## Some Nuts And Bolts Of Music Theory

When I started learning music seriously I was a teenager. I’ll turn 54 in a couple of weeks, and I’m still figuring out all this stuff, despite (or perhaps because of) being a professional musician and music teacher for three decades. Having a 7-year-old daughter is an enormous help.

In high school I took my first music theory class. The teacher’s name was Mr. March, which should have been a clue. The first day, he said to the class, *“I’m going to test your musical ears.”* He told us to take out a piece of paper. Then he said, *“I’m going to play two intervals on the piano. You write down which is bigger, the first or the second.”*

Then he turned his back to us and pressed some keys on the piano.
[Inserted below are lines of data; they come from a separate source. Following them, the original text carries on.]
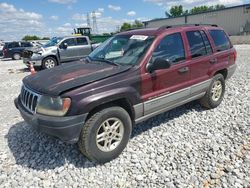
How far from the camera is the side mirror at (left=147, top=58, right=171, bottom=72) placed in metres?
3.74

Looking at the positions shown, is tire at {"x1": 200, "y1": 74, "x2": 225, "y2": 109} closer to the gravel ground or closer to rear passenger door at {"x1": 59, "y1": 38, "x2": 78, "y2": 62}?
the gravel ground

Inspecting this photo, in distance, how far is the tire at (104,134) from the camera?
10.8 feet

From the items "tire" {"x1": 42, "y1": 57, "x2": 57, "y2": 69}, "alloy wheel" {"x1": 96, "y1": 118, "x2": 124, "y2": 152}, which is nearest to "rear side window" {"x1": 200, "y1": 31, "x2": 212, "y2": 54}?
"alloy wheel" {"x1": 96, "y1": 118, "x2": 124, "y2": 152}

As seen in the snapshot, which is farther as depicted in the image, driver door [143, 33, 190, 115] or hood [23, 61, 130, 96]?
driver door [143, 33, 190, 115]

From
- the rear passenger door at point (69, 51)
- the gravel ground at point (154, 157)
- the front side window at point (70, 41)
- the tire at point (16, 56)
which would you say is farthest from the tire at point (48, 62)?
the tire at point (16, 56)

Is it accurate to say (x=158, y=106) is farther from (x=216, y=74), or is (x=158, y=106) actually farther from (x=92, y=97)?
(x=216, y=74)

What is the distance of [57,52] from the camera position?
42.7 ft

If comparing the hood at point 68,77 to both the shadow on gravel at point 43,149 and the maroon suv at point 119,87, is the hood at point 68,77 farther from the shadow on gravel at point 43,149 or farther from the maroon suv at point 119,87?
the shadow on gravel at point 43,149

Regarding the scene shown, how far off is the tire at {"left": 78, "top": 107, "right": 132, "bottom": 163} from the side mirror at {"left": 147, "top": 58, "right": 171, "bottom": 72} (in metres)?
0.80

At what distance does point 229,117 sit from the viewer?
496cm

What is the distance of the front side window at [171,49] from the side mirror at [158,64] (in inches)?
7.7

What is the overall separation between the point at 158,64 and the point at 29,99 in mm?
2002

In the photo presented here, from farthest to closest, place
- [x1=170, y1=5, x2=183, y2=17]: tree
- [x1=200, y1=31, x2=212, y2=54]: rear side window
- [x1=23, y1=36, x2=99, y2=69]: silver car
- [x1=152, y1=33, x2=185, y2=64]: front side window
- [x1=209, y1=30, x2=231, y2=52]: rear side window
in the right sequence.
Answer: [x1=170, y1=5, x2=183, y2=17]: tree
[x1=23, y1=36, x2=99, y2=69]: silver car
[x1=209, y1=30, x2=231, y2=52]: rear side window
[x1=200, y1=31, x2=212, y2=54]: rear side window
[x1=152, y1=33, x2=185, y2=64]: front side window

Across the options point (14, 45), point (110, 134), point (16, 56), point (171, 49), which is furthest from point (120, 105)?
point (14, 45)
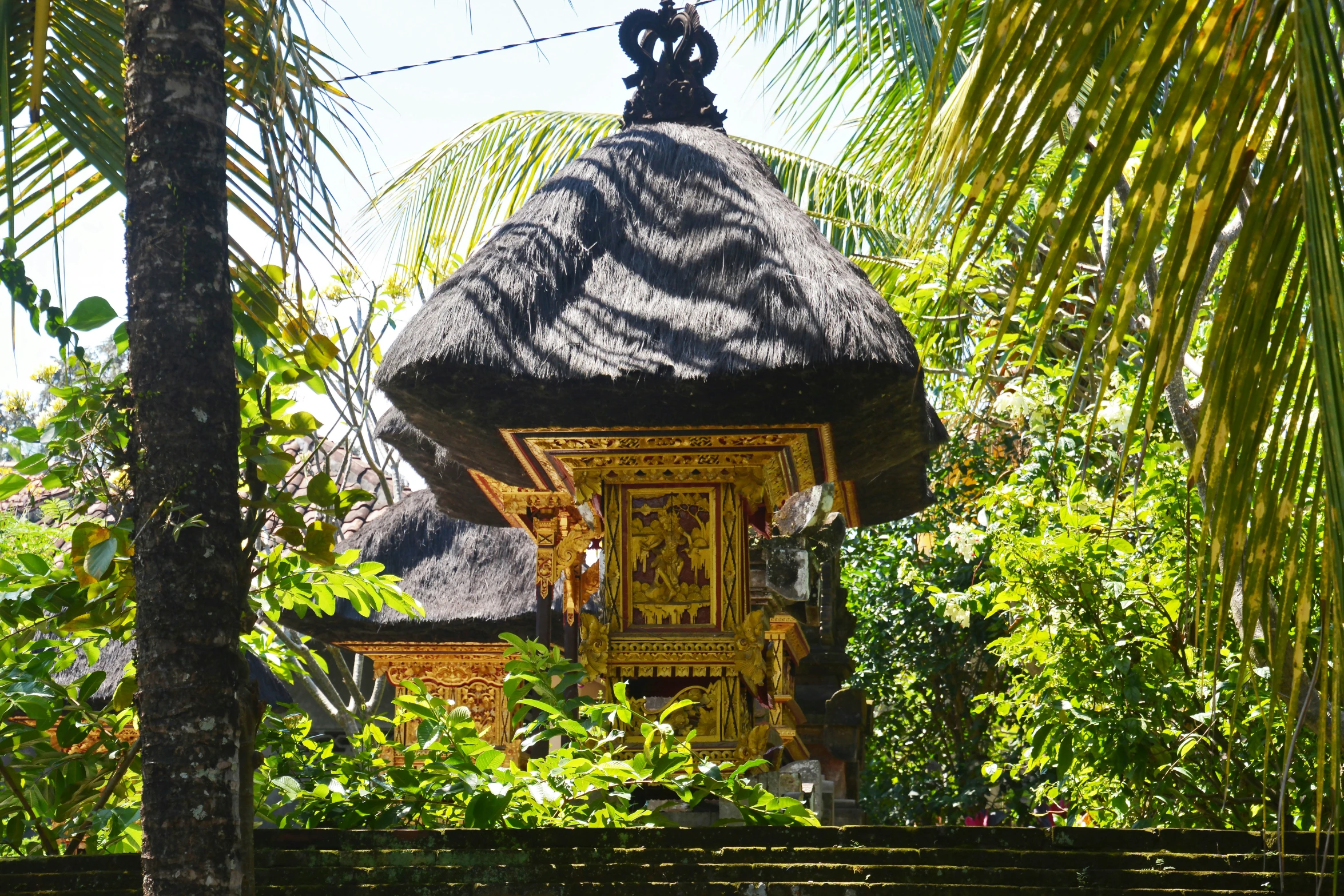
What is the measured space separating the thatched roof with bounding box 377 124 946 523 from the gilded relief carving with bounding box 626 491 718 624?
1.76 ft

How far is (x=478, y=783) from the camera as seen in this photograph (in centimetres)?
306

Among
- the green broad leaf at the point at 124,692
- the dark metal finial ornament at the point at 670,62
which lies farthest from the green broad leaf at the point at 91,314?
the dark metal finial ornament at the point at 670,62

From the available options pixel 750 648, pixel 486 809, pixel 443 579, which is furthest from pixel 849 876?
pixel 443 579

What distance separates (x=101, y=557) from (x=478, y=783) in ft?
3.47

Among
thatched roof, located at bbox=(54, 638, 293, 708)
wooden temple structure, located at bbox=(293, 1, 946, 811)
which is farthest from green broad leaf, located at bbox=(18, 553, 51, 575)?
thatched roof, located at bbox=(54, 638, 293, 708)

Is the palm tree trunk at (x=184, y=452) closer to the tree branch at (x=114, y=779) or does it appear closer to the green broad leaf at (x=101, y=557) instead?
the green broad leaf at (x=101, y=557)

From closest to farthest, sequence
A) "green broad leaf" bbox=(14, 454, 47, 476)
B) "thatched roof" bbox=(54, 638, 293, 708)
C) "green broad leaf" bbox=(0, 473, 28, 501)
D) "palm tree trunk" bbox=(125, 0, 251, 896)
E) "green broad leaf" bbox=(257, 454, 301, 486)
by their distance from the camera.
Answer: "palm tree trunk" bbox=(125, 0, 251, 896)
"green broad leaf" bbox=(257, 454, 301, 486)
"green broad leaf" bbox=(0, 473, 28, 501)
"green broad leaf" bbox=(14, 454, 47, 476)
"thatched roof" bbox=(54, 638, 293, 708)

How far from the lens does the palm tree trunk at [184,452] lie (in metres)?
2.23

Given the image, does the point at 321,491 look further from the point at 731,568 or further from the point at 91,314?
the point at 731,568

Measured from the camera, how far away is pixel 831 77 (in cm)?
879

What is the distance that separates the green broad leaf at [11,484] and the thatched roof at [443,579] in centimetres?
587

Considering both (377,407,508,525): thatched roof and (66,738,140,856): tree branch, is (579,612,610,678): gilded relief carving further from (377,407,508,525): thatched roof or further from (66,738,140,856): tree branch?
(66,738,140,856): tree branch

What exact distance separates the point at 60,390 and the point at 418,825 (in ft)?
4.91

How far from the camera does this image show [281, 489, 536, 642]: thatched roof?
9.25 meters
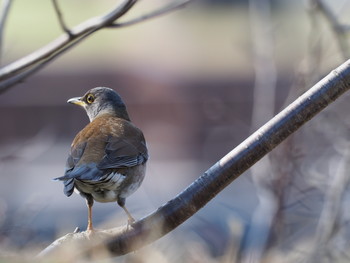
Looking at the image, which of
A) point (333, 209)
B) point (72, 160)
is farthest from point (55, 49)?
point (333, 209)

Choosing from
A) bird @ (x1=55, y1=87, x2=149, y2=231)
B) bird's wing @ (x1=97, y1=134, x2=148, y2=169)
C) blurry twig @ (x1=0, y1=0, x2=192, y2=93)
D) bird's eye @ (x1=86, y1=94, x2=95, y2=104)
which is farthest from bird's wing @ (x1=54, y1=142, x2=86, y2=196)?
bird's eye @ (x1=86, y1=94, x2=95, y2=104)

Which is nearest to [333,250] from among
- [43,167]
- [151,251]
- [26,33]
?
[151,251]

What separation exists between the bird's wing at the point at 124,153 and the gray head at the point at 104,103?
636 mm

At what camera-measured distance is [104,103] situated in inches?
249

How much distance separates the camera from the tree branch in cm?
364

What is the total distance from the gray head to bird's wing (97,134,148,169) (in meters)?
0.64

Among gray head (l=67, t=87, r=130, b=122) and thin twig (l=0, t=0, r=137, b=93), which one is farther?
gray head (l=67, t=87, r=130, b=122)

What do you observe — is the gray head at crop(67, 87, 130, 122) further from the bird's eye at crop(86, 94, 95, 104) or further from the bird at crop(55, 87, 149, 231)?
the bird at crop(55, 87, 149, 231)

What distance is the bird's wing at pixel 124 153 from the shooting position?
523cm

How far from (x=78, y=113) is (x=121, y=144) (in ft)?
39.2

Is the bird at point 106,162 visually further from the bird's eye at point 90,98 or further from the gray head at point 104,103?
the bird's eye at point 90,98

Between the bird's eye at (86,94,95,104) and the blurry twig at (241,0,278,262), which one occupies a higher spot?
the bird's eye at (86,94,95,104)

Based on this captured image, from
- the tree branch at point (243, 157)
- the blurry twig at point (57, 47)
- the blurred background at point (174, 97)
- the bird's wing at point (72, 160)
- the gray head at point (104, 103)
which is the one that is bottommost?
the blurred background at point (174, 97)

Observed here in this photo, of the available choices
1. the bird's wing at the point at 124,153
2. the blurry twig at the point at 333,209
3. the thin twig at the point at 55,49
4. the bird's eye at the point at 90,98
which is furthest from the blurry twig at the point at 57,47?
the blurry twig at the point at 333,209
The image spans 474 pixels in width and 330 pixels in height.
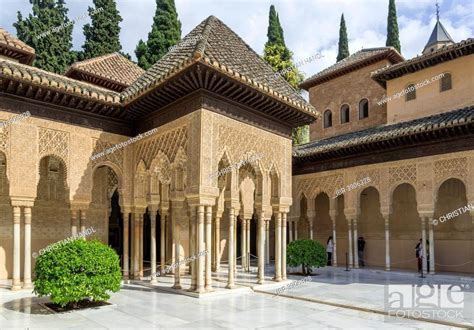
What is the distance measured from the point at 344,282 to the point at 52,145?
→ 29.4 feet

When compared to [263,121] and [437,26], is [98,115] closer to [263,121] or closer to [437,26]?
[263,121]

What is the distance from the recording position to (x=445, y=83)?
631 inches

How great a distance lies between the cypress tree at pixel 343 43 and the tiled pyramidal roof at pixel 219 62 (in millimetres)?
19915

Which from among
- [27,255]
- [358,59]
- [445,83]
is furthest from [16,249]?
[358,59]

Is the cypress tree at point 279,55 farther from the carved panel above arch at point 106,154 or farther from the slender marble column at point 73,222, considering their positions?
the slender marble column at point 73,222

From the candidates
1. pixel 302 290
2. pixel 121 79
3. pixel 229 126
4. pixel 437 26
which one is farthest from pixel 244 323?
pixel 437 26

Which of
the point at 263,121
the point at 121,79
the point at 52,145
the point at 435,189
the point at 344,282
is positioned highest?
the point at 121,79

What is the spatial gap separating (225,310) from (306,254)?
5838 millimetres

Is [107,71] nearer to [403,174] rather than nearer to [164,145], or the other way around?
[164,145]

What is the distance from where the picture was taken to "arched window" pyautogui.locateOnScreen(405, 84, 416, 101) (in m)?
17.1

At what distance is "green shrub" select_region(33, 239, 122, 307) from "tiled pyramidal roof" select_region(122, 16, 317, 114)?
4.06 meters

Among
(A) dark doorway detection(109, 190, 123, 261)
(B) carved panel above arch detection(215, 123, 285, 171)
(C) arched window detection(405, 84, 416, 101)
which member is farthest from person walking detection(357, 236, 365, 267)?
(A) dark doorway detection(109, 190, 123, 261)

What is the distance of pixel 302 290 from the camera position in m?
10.6

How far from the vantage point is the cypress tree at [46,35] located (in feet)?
74.1
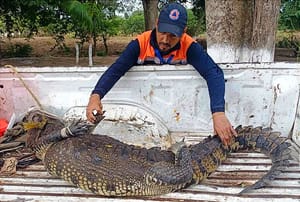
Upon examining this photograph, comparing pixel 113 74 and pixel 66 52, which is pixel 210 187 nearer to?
pixel 113 74

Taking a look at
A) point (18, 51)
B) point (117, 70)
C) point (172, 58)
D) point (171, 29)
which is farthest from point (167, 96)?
point (18, 51)

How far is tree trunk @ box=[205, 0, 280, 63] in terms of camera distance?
16.1 feet

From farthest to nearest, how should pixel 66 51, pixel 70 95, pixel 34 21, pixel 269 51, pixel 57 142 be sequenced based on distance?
pixel 66 51, pixel 34 21, pixel 269 51, pixel 70 95, pixel 57 142

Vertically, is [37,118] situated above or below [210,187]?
above

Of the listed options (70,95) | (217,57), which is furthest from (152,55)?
(217,57)

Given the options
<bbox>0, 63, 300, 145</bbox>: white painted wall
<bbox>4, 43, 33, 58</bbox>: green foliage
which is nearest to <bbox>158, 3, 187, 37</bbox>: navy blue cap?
<bbox>0, 63, 300, 145</bbox>: white painted wall

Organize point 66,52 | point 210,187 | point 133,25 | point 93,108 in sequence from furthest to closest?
point 133,25 < point 66,52 < point 93,108 < point 210,187

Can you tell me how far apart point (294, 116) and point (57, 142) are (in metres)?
1.81

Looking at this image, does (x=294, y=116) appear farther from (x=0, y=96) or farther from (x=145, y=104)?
(x=0, y=96)

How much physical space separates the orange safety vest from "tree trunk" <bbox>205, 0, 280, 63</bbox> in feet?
6.18

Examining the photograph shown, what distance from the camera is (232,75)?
3189 mm

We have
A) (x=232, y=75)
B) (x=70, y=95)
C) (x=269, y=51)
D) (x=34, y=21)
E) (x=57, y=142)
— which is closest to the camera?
(x=57, y=142)

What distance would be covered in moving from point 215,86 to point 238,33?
2.38m

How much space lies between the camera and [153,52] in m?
3.22
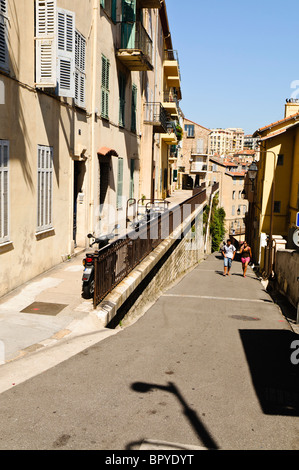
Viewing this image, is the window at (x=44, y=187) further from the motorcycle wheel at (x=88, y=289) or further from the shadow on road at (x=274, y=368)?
the shadow on road at (x=274, y=368)

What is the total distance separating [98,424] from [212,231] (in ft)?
124

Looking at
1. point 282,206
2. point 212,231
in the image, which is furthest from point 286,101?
point 212,231

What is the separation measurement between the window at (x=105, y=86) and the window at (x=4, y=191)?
6481 mm

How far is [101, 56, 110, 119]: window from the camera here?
45.9 feet

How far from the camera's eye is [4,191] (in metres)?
8.24

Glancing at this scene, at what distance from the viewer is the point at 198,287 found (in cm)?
1588

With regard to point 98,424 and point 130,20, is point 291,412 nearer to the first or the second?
point 98,424

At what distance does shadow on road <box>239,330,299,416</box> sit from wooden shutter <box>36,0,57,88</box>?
671cm

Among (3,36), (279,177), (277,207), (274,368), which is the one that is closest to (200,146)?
(279,177)

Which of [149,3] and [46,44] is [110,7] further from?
[46,44]

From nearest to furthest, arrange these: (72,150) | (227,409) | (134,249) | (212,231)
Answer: (227,409)
(134,249)
(72,150)
(212,231)

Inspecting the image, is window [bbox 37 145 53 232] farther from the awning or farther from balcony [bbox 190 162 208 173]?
balcony [bbox 190 162 208 173]

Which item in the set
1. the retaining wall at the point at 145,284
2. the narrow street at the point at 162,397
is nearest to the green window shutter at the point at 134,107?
the retaining wall at the point at 145,284

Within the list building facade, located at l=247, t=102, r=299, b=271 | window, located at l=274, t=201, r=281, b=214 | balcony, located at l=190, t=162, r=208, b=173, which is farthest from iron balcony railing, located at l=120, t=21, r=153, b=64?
balcony, located at l=190, t=162, r=208, b=173
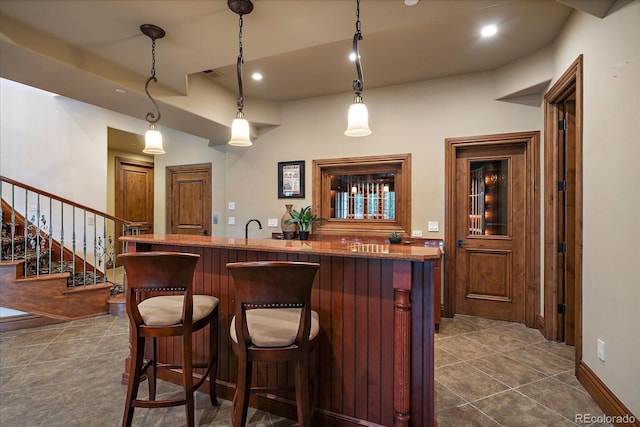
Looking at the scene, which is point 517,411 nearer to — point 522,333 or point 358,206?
point 522,333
*I did not have a freakin’ clue what was going on.*

I did not recognize that he was hitting two keys simultaneously. What I heard was *a series of sounds*. What did he mean by “which one is bigger”? I’m pretty sure I just gave up on the exam.

Mr. March was operating under some default assumptions that were never stated. This is not uncommon in teaching, and it’s practically a given in music teaching, where teachers are distressingly likely to start where *they are*, rather than *where their students are*.

Here’s what I tell students who want to learn about music theory.

Musical sound concerns itself with vibration within the frequency range that our ears can perceive. Vibrations outside that range don’t get picked up by our ears, so we won’t talk about them.

Some vibrations have *periodicity*. Others do not. An example of the first kind is a tone played on a flute; an example of the second kind is crumpling a sheet of paper.

While musical performance uses both types of sounds, the study of harmonic relationships is only concerned with periodic sounds — the ones with identifiable frequencies, usually measured in cycles-per-second. Sounds with identifiable frequencies are called *tones*. If you take a series of rhythmic impulses and speed them up, they will turn into tones.

If you have two tones with the same frequency, they are in a very specific relationship. Their numbers match; they are in a 1-to-1 ratio. The musical term for this relationship is *unison*.

If you and I sing the exact same note, our vocal chords are vibrating at the exact same speed, and we are singing in unison. If we’re *almost but not quite* at the exact same speed, the frequency ratio between our voices changes from 1:1 to something more complicated. 189.235147 : 193.772121 is almost the same as 190:190 (which reduces to 1:1) but it’s a more complex relationship — and it’s perceived by our ears as “out of tune.” Obviously there are a lot more ways to be out of tune than to be in tune!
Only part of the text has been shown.